Extracted records:
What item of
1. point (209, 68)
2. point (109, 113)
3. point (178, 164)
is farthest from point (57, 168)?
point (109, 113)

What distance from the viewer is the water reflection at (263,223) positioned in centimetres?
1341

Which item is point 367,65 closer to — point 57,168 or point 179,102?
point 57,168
* * *
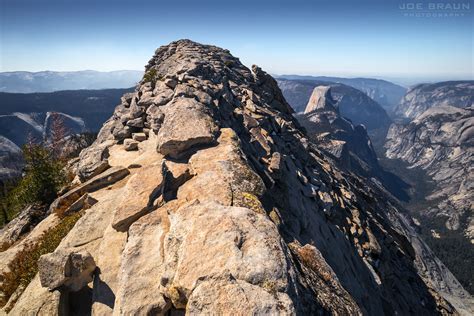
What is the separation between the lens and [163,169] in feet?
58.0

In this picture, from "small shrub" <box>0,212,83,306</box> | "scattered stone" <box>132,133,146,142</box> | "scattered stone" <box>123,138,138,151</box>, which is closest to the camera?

Short task:
Starting with the line that contains "What is the" and going on through the line that contains "In this picture, from", set down those lines of the material word for word.

Output of the task:
What is the separation between the lens and [163,169] in feet?
58.0

In this picture, from "small shrub" <box>0,212,83,306</box> | "scattered stone" <box>132,133,146,142</box> | "scattered stone" <box>123,138,138,151</box>, which is closest to the camera?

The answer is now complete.